The other light NGL, ethane, fell 5% at both hubs due to cracker outages. The low prices continue to encourage heavy rejection throughout the country, with En*Vantage estimating current rejection levels at 600,000 bbl/d. The good news is that this continued rejection could result in ethane inventories falling below 20 million bbl for the first time since Oct. 2011 when margins were very positive. However, the investment firm cautioned that if this scenario occurs then the market will have to call on rejected bbl to be extracted.

“That is, no longer will the market be able to dip into the overflowing ethane inventory pool that it has enjoyed for the past several years, which could be very shallow in another six months. Petrochemical companies will have to economically dispatch the ethane being rejected and in some cases from transportation disadvantaged regions, such as the Marcellus Shale,” En*Vantage said. In this case margins and prices would have to be high enough to clear the transportation and fractionation fees in such regions to encourage their transportation to the Gulf Coast.

Overall the theoretical NGL bbl improved at both hubs with a 2% gain at Conway to $21.01/bbl with a 7% gain in margin to $12.25/bbl while the Mont Belvieu price rose 5% to $22.25/bbl with a 7% gain in margin to $12.57/bbl.

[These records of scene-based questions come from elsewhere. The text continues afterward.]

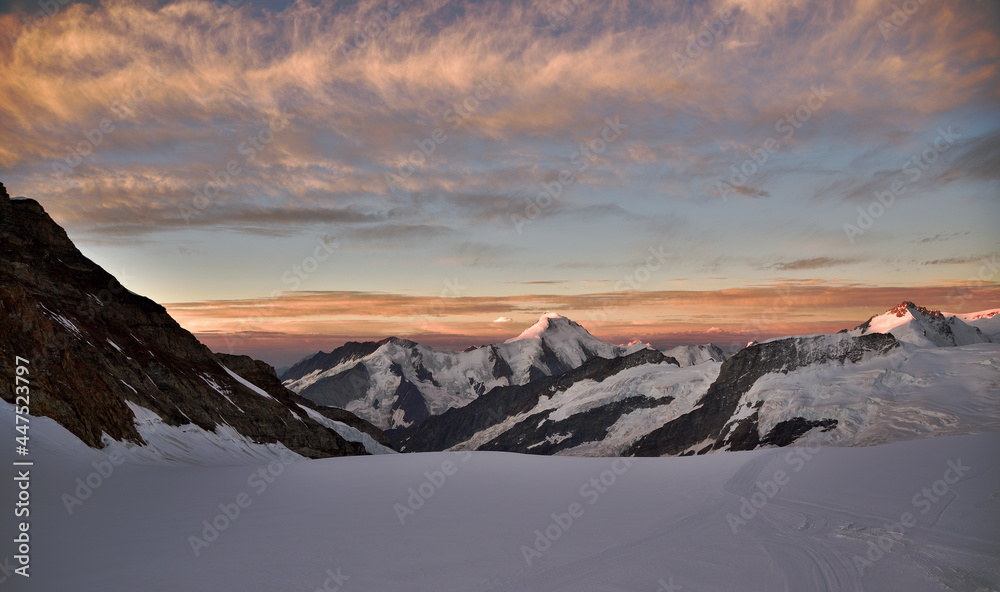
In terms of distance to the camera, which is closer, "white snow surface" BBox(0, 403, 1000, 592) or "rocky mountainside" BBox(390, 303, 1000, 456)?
"white snow surface" BBox(0, 403, 1000, 592)

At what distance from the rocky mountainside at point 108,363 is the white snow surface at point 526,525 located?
728 cm

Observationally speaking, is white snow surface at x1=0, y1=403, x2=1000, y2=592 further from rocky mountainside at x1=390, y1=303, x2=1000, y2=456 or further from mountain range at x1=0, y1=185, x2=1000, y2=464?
rocky mountainside at x1=390, y1=303, x2=1000, y2=456

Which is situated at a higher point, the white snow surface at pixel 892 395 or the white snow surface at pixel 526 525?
the white snow surface at pixel 526 525

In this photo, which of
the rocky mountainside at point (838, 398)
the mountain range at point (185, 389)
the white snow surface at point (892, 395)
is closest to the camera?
the mountain range at point (185, 389)

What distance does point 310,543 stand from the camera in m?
12.9

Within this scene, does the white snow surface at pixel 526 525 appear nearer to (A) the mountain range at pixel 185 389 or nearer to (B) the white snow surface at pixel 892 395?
(A) the mountain range at pixel 185 389

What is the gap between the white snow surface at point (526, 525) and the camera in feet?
36.7

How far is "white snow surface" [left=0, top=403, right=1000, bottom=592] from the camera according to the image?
36.7 ft

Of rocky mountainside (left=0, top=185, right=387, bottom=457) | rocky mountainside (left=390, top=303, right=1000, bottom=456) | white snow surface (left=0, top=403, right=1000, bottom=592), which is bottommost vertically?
rocky mountainside (left=390, top=303, right=1000, bottom=456)

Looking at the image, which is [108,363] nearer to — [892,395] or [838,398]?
[838,398]

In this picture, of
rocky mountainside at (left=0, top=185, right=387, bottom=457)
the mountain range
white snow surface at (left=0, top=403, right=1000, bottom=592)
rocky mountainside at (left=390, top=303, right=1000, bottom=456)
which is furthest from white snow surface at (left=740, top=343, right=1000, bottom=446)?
rocky mountainside at (left=0, top=185, right=387, bottom=457)

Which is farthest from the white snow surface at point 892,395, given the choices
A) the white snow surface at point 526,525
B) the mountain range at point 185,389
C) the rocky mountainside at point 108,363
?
the rocky mountainside at point 108,363

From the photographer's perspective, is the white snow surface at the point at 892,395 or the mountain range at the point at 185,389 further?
the white snow surface at the point at 892,395

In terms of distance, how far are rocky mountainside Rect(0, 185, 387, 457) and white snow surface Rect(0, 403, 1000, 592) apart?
728cm
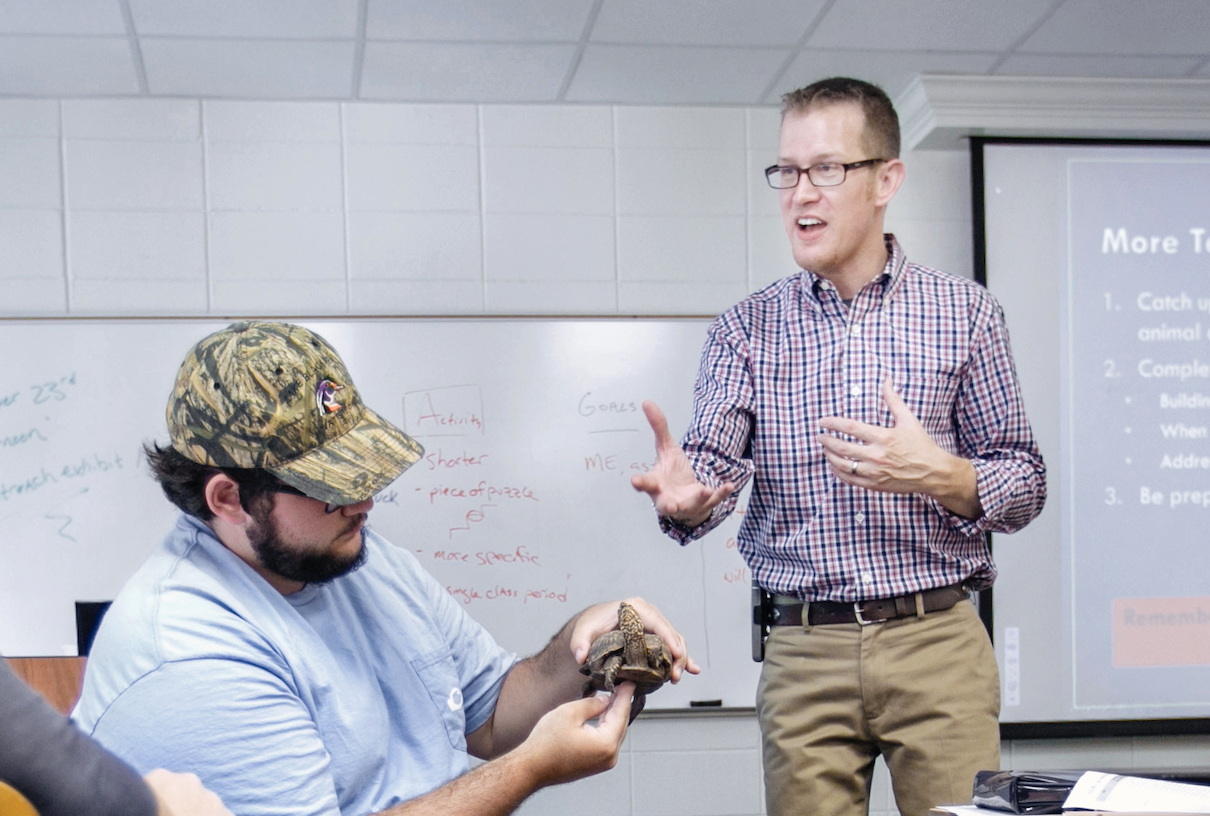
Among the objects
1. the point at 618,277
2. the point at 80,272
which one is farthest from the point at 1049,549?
the point at 80,272

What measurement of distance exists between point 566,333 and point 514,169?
0.53m

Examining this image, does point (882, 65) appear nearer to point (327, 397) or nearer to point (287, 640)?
point (327, 397)

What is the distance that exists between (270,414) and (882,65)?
236 centimetres

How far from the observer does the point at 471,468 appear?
298cm

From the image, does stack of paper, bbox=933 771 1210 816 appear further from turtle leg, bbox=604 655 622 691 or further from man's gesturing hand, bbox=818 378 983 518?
man's gesturing hand, bbox=818 378 983 518

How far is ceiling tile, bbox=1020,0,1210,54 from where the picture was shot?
254 centimetres

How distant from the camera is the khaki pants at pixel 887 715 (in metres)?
1.56

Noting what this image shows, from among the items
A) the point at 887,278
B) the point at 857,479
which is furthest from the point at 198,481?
the point at 887,278

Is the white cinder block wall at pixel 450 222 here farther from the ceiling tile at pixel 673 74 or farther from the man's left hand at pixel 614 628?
the man's left hand at pixel 614 628

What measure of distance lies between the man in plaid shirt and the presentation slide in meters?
1.44

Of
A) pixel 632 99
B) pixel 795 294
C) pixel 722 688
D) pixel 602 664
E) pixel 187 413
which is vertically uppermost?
pixel 632 99

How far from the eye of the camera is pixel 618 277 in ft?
10.1

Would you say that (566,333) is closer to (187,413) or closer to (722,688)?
(722,688)

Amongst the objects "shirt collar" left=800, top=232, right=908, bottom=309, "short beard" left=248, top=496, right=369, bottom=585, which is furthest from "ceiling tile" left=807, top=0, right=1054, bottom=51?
"short beard" left=248, top=496, right=369, bottom=585
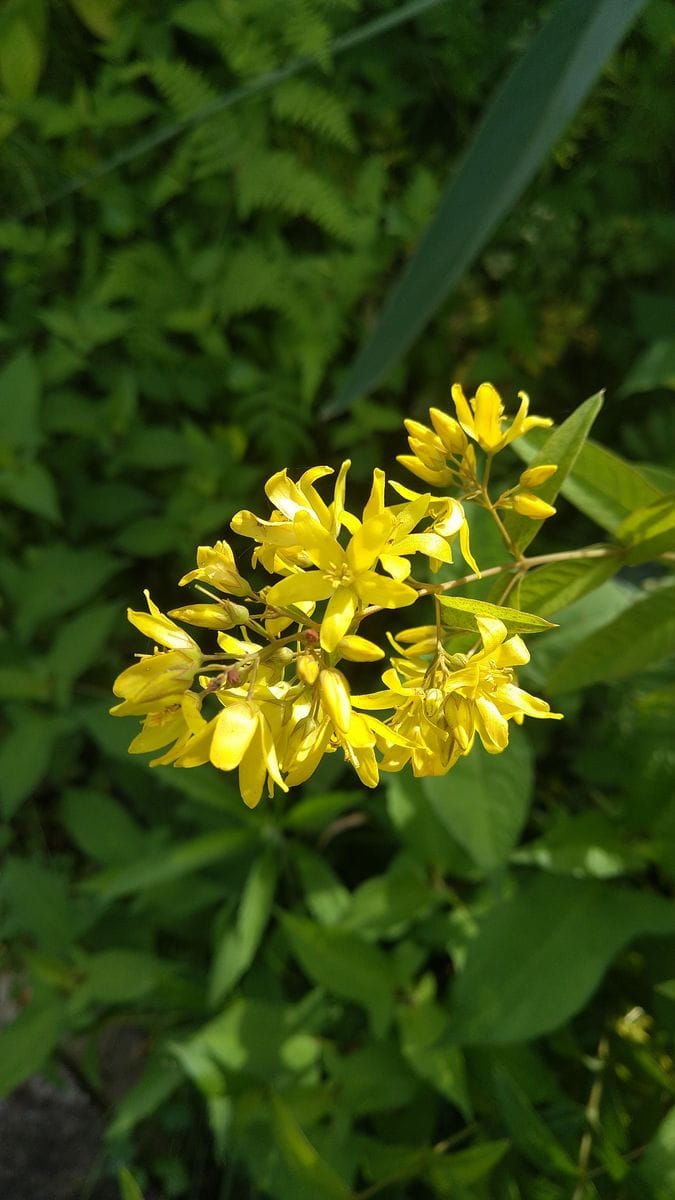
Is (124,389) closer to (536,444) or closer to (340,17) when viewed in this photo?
(340,17)

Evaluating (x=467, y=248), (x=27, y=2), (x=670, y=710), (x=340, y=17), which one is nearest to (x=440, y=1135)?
(x=670, y=710)

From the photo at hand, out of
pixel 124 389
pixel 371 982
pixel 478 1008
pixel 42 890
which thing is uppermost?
pixel 124 389

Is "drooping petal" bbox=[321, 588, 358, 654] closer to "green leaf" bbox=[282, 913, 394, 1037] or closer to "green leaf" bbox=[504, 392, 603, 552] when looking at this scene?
"green leaf" bbox=[504, 392, 603, 552]

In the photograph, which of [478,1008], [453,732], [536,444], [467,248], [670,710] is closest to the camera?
[467,248]

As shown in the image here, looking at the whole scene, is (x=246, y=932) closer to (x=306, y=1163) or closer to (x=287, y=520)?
(x=306, y=1163)

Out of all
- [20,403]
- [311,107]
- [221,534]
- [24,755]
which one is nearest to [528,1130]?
[24,755]

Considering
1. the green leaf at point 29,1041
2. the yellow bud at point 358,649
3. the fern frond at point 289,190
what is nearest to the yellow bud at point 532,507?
the yellow bud at point 358,649

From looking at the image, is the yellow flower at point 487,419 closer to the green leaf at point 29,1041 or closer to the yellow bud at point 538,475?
the yellow bud at point 538,475

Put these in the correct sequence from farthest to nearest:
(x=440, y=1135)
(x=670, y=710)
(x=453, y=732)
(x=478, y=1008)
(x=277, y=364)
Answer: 1. (x=277, y=364)
2. (x=440, y=1135)
3. (x=670, y=710)
4. (x=478, y=1008)
5. (x=453, y=732)
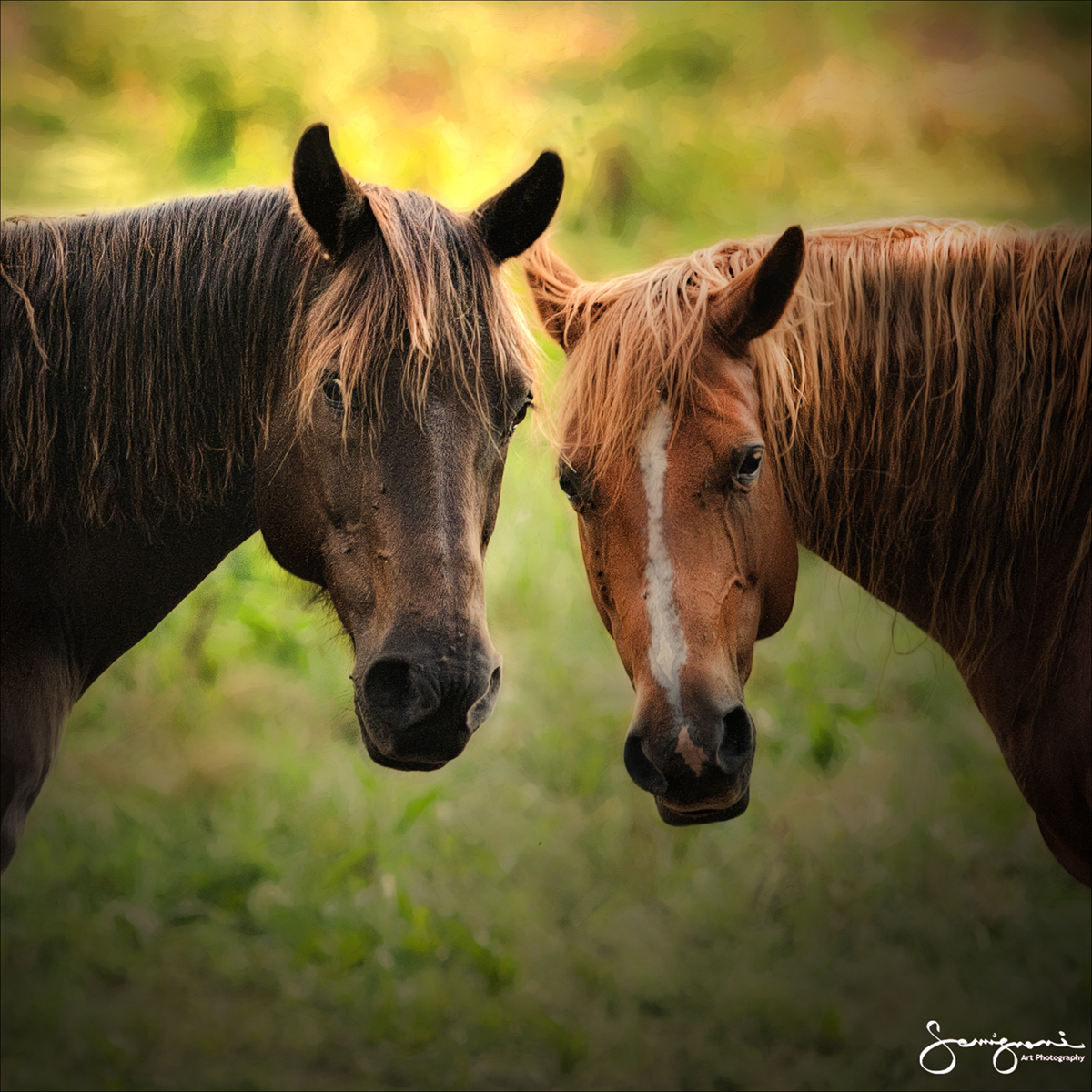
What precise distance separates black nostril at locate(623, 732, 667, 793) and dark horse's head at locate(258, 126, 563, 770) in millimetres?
270

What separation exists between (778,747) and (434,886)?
115cm

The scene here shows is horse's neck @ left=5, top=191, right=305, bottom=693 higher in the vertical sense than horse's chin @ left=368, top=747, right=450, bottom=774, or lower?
higher

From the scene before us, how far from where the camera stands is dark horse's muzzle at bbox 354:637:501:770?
4.12ft

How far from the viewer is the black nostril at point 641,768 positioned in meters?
1.45

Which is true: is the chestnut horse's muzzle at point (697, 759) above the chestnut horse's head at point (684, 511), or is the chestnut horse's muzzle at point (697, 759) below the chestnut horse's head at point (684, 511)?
below

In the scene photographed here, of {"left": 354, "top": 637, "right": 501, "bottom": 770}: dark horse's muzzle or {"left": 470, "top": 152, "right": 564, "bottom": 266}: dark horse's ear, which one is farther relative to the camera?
{"left": 470, "top": 152, "right": 564, "bottom": 266}: dark horse's ear

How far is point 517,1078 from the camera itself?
2.23 meters

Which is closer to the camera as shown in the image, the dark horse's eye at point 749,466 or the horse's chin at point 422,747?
the horse's chin at point 422,747

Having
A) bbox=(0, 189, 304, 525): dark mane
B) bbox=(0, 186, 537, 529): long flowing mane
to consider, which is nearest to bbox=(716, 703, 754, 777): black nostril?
bbox=(0, 186, 537, 529): long flowing mane

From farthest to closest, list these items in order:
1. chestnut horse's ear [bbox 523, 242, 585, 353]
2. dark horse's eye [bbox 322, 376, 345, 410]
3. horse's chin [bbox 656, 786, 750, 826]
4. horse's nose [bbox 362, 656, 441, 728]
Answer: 1. chestnut horse's ear [bbox 523, 242, 585, 353]
2. horse's chin [bbox 656, 786, 750, 826]
3. dark horse's eye [bbox 322, 376, 345, 410]
4. horse's nose [bbox 362, 656, 441, 728]

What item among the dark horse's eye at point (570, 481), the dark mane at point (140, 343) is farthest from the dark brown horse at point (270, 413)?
the dark horse's eye at point (570, 481)

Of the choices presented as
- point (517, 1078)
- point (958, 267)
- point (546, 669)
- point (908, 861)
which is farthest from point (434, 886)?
point (958, 267)

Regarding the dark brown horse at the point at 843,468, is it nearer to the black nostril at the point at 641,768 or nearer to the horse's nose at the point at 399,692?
the black nostril at the point at 641,768

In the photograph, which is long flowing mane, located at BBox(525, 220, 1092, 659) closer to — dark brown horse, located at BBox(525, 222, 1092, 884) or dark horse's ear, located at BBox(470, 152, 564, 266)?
dark brown horse, located at BBox(525, 222, 1092, 884)
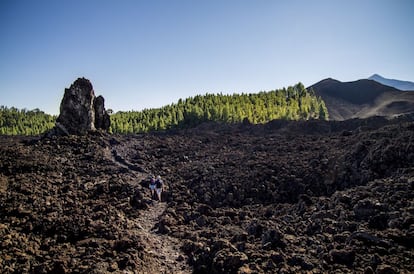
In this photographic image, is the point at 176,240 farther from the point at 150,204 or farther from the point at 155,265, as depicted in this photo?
the point at 150,204

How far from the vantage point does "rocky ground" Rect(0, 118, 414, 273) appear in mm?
11009

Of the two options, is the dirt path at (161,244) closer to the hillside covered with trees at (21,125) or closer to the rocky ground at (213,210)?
the rocky ground at (213,210)

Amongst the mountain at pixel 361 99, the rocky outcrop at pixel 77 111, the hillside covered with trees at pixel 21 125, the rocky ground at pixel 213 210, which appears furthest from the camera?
the mountain at pixel 361 99

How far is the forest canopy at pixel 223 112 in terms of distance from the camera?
5675 cm

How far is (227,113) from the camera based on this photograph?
2218 inches

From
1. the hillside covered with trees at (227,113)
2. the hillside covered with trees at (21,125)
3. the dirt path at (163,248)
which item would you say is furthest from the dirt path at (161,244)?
the hillside covered with trees at (21,125)

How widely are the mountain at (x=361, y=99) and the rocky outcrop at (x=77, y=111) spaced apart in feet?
204

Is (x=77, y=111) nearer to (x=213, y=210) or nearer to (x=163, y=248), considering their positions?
(x=213, y=210)

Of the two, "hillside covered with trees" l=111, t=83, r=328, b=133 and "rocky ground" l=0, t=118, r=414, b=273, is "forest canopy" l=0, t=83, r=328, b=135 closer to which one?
"hillside covered with trees" l=111, t=83, r=328, b=133

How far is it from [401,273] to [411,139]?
11.6 m

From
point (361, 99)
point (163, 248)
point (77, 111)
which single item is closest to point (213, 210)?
point (163, 248)

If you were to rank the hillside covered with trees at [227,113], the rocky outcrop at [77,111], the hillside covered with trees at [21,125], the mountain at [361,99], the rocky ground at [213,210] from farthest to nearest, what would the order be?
1. the mountain at [361,99]
2. the hillside covered with trees at [21,125]
3. the hillside covered with trees at [227,113]
4. the rocky outcrop at [77,111]
5. the rocky ground at [213,210]

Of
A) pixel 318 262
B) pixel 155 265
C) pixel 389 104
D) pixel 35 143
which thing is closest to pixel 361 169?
pixel 318 262

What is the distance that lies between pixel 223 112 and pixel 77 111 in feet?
95.2
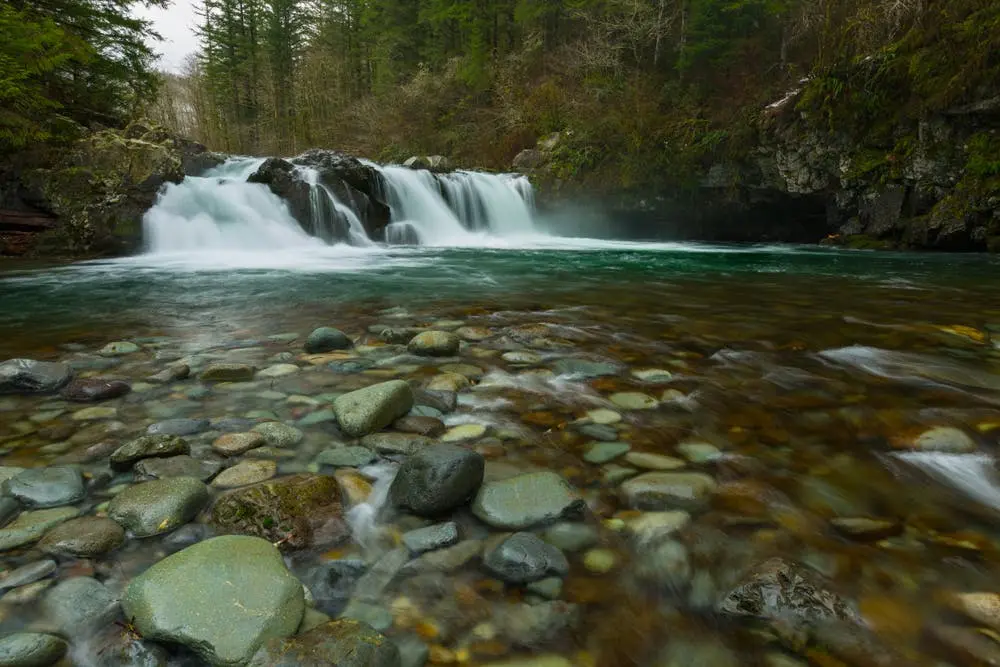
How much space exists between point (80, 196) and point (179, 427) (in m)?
10.6

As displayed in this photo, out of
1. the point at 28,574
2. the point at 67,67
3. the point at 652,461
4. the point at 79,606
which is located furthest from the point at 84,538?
the point at 67,67

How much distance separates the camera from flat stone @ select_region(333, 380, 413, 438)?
2599mm

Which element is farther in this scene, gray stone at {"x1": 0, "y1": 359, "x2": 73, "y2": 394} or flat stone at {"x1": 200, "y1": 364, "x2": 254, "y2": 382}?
flat stone at {"x1": 200, "y1": 364, "x2": 254, "y2": 382}

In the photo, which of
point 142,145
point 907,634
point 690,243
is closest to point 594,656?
point 907,634

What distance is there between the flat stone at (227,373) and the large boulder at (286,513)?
1.54 m

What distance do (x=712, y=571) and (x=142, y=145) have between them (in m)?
13.8

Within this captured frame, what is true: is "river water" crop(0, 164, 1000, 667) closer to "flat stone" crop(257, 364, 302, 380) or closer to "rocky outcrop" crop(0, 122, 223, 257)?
"flat stone" crop(257, 364, 302, 380)

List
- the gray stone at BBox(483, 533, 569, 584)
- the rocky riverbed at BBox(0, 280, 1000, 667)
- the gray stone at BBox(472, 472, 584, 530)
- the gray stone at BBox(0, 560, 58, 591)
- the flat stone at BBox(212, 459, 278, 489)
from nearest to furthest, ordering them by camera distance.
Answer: the rocky riverbed at BBox(0, 280, 1000, 667), the gray stone at BBox(0, 560, 58, 591), the gray stone at BBox(483, 533, 569, 584), the gray stone at BBox(472, 472, 584, 530), the flat stone at BBox(212, 459, 278, 489)

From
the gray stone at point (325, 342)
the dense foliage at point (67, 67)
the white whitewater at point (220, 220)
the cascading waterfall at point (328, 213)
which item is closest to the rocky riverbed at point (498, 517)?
the gray stone at point (325, 342)

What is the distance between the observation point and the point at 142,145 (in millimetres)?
11469

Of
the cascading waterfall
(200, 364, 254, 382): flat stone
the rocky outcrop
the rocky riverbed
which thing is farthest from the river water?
the cascading waterfall

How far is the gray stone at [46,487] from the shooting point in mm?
1967

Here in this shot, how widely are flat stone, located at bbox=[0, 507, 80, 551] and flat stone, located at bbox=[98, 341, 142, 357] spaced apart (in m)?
2.38

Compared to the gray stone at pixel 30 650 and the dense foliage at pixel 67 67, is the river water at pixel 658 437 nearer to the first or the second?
the gray stone at pixel 30 650
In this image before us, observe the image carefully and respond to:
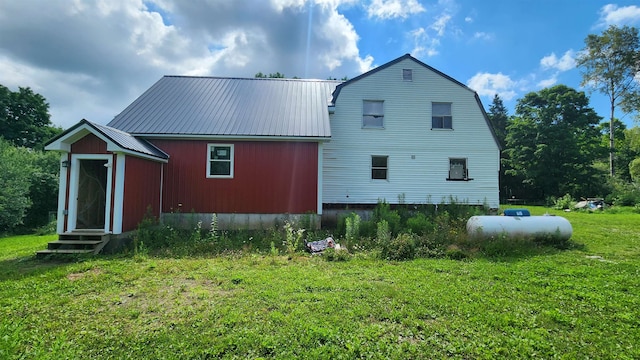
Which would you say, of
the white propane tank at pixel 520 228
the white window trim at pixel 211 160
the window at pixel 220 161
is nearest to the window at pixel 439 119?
the white propane tank at pixel 520 228

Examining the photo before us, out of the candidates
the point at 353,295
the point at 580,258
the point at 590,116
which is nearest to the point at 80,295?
the point at 353,295

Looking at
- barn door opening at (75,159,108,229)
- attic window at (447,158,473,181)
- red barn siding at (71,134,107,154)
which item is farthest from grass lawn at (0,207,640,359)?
attic window at (447,158,473,181)

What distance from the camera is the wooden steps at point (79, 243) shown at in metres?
7.28

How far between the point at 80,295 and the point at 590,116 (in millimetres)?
42123

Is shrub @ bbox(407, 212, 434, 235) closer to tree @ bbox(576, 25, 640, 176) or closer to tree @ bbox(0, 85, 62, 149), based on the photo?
tree @ bbox(576, 25, 640, 176)

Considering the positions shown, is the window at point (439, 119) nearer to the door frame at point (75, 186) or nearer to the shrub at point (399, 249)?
the shrub at point (399, 249)

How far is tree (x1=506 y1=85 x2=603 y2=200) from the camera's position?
2816cm

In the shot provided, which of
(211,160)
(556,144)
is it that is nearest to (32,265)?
(211,160)

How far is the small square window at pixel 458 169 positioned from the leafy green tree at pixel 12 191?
21549 mm

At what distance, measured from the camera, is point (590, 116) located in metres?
30.3

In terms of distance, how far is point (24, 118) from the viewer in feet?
113

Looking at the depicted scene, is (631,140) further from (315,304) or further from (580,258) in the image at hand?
(315,304)

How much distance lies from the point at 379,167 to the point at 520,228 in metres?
5.87

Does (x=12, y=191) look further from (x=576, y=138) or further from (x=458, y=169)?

Natural gas prices have remained relatively firm at Conway and Mont Belvieu, which saw frac spread margins improve at both hubs. The most profitable NGL to make at both hubs was C5+ at 88 cents/gal at Conway and 93 cents/gal at Mont Belvieu. This was followed, in order, by isobutane at 42 cents/gal at Conway and 38 cents/gal at Mont Belvieu; butane at 35 cents/gal at Conway and 36 cents/gal at Mont Belvieu; propane at 25 cents/gal at Conway and 29 cents/gal at Mont Belvieu; and ethane at 1 cent/gal at Conway and negative 1 cent/gal at Mont Belvieu.

The U.S. Energy Information Administration reported that natural gas storage levels rose at a limited rate of 15 billion cubic feet (Bcf) the week of April 3. This injection was due to a combination of higher natural gas production and lower power demand. The storage level of 1.476 trillion cubic feet (Tcf) was 79% greater than the 825 Bcf posted last year at the same time and 11% below the five-year average of 1.649 Tcf.

Cooling demand could be increased this week according to the National Weather Service’s forecast, which anticipates warmer-than-normal spring temperatures along both the East and West coasts. This will be tempered by cooler-than-normal weather in the Midwest.